### What is asked
Carry on the review of James A Banks's selected works on race, culture and education, picking up right after its final sentence.

===== Text extract =====

A journey that begins in the segregated southern US ends with salutary lessons for 21st-century Britain. Tim Brighouse applauds the enduring brilliance of James A Banks
Race, Culture and Education: the selected works of James A Banks
Routledge World Library of Educationalists pound;22.99
This book made me ashamed of my ignorance in a way that I recall happening only once before. I had just started my second teaching job, in a secondary modern in South Wales at the beginning of the 1960s. My fifth year O-levelCSE group - how sepia-tinted it all appears now - was studying 19th-century British history. I was relieved, as this had been my period of special interest and study at university and I was naturally anxious to pick up quickly from where my predecessor had left off. The syllabus was with the Welsh exam board. The extent to which my youthful confidence was misplaced soon became clear as I learned of and then rapidly taught the shockingly brutal mistreatment of the Welsh by the British during that period. "Why hadn't my education covered that?" I asked myself.

===== Collected data =====

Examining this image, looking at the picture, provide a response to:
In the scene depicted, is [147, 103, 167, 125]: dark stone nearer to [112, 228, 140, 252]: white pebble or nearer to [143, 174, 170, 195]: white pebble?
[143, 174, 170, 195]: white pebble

=====

### Solved exercise
James A Banks was starting his teaching career in the United States at the same time, and asking similar but even more pointed questions. He had been brought up a poor black boy in Arkansas, where the implications of segregation were in his face every day. The opening chapters of Banks's contribution to Routledge's excellent series of key educationists' selected writings graphically illustrate the consequences of hypocrisy and double standards as applied to black Americans.
The 1954 Brown judgment, which provided the stimulus for a reluctant white community to accept the drive for integrated schooling, came too late to affect Banks's own childhood. So his first-hand account of segregation at water fountains, doctors' and dentists' surgeries, churches and, of course, schools is especially powerful.
Banks recalls asking himself during his schooldays: "Why were the slaves pictured in the history books as happy?I The image of happy slaves was inconsistent with everything I knew about the African-American descendants of enslaved people from my segregated community. We had to drink water from the fountains labelled 'colored' and we could not use the city library. But we were not happy about either of these legal requirements. In fact we resisted these laws in powerful and subtle ways each day. As children we savoured the taste of 'white water' when the authorities were preoccupied with more serious infractions against the racial caste system."
He describes, too, the bewilderment of black children when they were splashed by the mud from buses ferrying white children to previously all-black schools when finally action was taken to desegregate education.
And all this at a time when in the UK we were indignant about apartheid in Rhodesia and South Africa but often less interested in the situation across the Atlantic, and at home.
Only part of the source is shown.